Monday, November 4, 2013

Globalization and its impact on Indian economy

 Globalization and its impact on Indian economy
First about globalization, its meaning, dimensions, measurement and content perspectives: 
Globalization is the increasing interconnection of people and places as a result of advances in transport, communication, and information technologies that causes political, economic, and cultural convergence. The word "globalization" can be traced back to 1944. The term has been used by economists since 1981; however, its concepts did not permeate popular consciousness until the latter half of the 1990s. The earliest concepts and predictions of globalization were penned by an American entrepreneur-turned-minister Charles Taze Russell who first coined the term 'corporate giants' in 1897. Various social scientists have tried to demonstrate continuity between contemporary trends of globalization and earlier periods. The first era of globalization (in the fullest sense) during the 19th century was the rapid growth of international trade between the European imperial powers, the European colonies, and the United States. After World War II, globalization was restarted and was driven by major advances in technology, which led to lower trading costs. Globalization in the era since World War II was first the result of planning by economists, business interests, and politicians who recognized the costs associated with protectionism and declining international economic integration. Their work led to the Breton Woods conference and the founding of several international institutions intended to oversee the renewed processes of globalization, promoting growth and managing adverse consequences.
These were the International Bank for Reconstruction and Development (the World Bank) and the International Monetary Fund. It has been facilitated by advances in technology which have reduced the costs of trade, and trade negotiation rounds, originally under the auspices of GATT, which led to a series of agreements to remove restrictions on free trade. The Uruguay round (1984 to 1995) led to a treaty to create the World Trade Organization (WTO), to mediate trade disputes and set up a uniform platform of trading. Other bi- and multilateral trade agreements, including sections of Europe's Maastricht Treaty and the North American Free Trade Agreement (NAFTA) have also been signed in pursuit of the goal of reducing tariffs and barriers to trade.

Information shown:

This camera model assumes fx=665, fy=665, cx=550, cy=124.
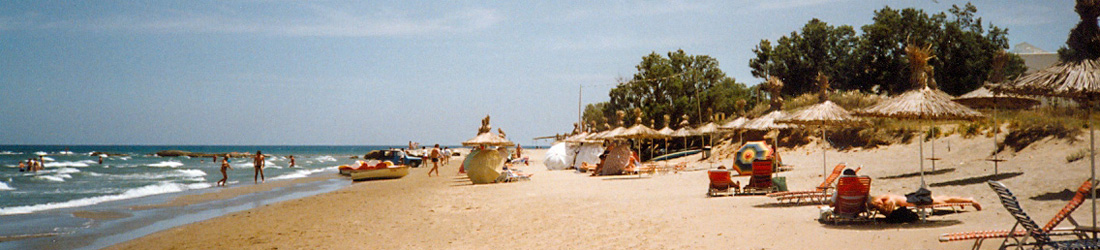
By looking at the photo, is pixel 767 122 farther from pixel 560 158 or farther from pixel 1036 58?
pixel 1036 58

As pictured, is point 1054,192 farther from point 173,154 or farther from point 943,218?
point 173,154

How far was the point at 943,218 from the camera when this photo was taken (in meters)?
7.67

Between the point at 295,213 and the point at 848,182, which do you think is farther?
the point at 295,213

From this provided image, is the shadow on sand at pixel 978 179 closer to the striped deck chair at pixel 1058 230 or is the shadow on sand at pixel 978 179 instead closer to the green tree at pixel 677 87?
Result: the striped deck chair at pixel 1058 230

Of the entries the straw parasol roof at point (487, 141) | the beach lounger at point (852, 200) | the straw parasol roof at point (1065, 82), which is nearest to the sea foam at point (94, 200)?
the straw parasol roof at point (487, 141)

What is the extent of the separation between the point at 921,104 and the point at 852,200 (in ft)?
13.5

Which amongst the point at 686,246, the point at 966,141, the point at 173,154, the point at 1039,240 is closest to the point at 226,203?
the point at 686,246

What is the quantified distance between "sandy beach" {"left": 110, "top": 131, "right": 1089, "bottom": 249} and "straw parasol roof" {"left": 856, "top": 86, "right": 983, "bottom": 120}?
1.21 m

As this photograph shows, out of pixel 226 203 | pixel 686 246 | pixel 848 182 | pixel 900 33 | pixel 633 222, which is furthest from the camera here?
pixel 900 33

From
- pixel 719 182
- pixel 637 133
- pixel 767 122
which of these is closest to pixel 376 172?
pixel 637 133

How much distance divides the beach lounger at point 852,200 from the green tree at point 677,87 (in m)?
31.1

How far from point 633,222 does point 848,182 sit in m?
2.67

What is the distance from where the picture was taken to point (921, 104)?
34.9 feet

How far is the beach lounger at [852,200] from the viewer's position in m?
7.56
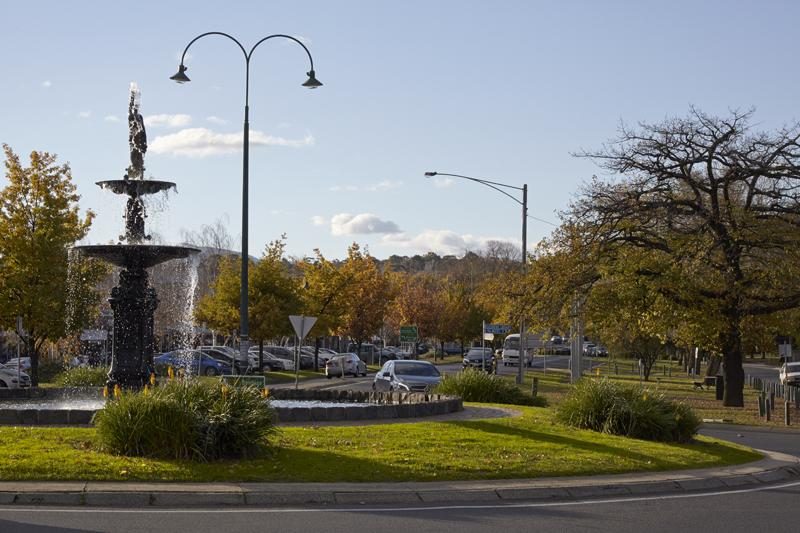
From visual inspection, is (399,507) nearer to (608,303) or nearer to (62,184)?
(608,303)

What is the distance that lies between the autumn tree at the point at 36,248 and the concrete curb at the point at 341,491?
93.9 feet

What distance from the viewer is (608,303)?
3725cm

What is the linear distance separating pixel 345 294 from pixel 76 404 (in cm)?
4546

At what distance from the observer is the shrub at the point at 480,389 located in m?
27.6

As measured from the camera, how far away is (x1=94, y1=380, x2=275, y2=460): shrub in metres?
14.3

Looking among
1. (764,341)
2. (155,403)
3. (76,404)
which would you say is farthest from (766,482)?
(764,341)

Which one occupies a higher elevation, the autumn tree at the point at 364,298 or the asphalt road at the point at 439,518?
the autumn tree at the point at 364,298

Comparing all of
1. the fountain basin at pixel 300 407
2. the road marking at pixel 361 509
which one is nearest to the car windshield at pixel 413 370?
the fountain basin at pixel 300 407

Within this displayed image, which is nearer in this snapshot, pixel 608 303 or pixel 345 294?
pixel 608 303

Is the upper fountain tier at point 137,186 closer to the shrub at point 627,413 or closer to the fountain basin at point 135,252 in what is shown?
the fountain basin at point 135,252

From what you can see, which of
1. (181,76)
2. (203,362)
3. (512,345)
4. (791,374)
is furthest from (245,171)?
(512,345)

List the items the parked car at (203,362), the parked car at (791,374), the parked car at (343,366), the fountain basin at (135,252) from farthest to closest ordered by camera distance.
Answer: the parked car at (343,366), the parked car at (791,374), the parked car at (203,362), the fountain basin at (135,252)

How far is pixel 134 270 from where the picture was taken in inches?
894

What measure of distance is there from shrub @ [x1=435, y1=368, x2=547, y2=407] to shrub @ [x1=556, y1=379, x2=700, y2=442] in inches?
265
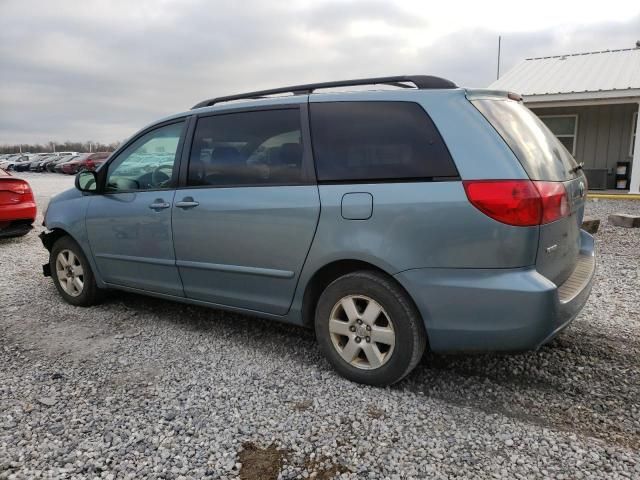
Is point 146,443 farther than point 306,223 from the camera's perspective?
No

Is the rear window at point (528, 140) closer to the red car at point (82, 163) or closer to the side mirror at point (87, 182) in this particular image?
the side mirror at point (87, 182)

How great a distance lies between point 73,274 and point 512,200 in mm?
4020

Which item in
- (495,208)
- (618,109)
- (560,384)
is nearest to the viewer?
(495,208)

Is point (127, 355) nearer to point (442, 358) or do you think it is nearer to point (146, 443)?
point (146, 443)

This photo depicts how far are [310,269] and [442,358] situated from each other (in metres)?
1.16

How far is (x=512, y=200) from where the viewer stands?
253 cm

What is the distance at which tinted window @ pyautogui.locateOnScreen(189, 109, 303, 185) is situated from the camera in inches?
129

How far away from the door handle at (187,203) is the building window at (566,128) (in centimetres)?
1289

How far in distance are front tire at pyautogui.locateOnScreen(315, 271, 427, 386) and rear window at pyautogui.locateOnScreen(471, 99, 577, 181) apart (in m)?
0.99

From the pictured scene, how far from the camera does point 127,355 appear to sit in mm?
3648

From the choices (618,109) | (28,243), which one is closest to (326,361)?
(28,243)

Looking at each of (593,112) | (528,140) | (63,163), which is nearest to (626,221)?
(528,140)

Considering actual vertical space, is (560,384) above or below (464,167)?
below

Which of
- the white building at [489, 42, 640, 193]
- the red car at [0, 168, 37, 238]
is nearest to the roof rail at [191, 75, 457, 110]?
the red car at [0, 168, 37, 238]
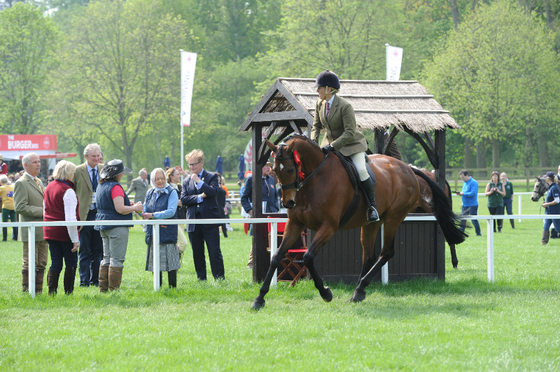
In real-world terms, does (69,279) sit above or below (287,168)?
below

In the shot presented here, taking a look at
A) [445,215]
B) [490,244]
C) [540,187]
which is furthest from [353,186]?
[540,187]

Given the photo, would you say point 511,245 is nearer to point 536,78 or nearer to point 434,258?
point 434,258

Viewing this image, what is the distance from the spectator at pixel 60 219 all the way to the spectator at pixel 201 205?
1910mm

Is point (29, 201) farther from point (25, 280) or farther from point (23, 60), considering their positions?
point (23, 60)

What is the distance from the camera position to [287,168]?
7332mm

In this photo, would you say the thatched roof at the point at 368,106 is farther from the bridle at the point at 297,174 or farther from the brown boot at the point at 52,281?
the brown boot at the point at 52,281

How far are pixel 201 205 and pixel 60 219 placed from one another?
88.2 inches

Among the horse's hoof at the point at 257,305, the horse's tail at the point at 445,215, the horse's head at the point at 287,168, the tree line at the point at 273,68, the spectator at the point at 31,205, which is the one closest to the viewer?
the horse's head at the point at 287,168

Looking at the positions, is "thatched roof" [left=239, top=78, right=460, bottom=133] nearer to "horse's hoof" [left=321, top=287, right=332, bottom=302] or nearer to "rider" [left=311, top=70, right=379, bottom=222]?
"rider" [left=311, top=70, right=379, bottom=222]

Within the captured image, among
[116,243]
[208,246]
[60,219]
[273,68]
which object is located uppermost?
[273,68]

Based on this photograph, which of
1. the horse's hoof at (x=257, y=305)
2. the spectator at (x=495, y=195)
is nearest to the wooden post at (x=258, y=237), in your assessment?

Work to do: Reproduce the passage from the text on globalization and the Indian economy, starting at "These were the" and ending at "barriers to trade.".

Task output:
These were the International Bank for Reconstruction and Development (the World Bank) and the International Monetary Fund. It has been facilitated by advances in technology which have reduced the costs of trade, and trade negotiation rounds, originally under the auspices of GATT, which led to a series of agreements to remove restrictions on free trade. The Uruguay round (1984 to 1995) led to a treaty to create the World Trade Organization (WTO), to mediate trade disputes and set up a uniform platform of trading. Other bi- and multilateral trade agreements, including sections of Europe's Maastricht Treaty and the North American Free Trade Agreement (NAFTA) have also been signed in pursuit of the goal of reducing tariffs and barriers to trade.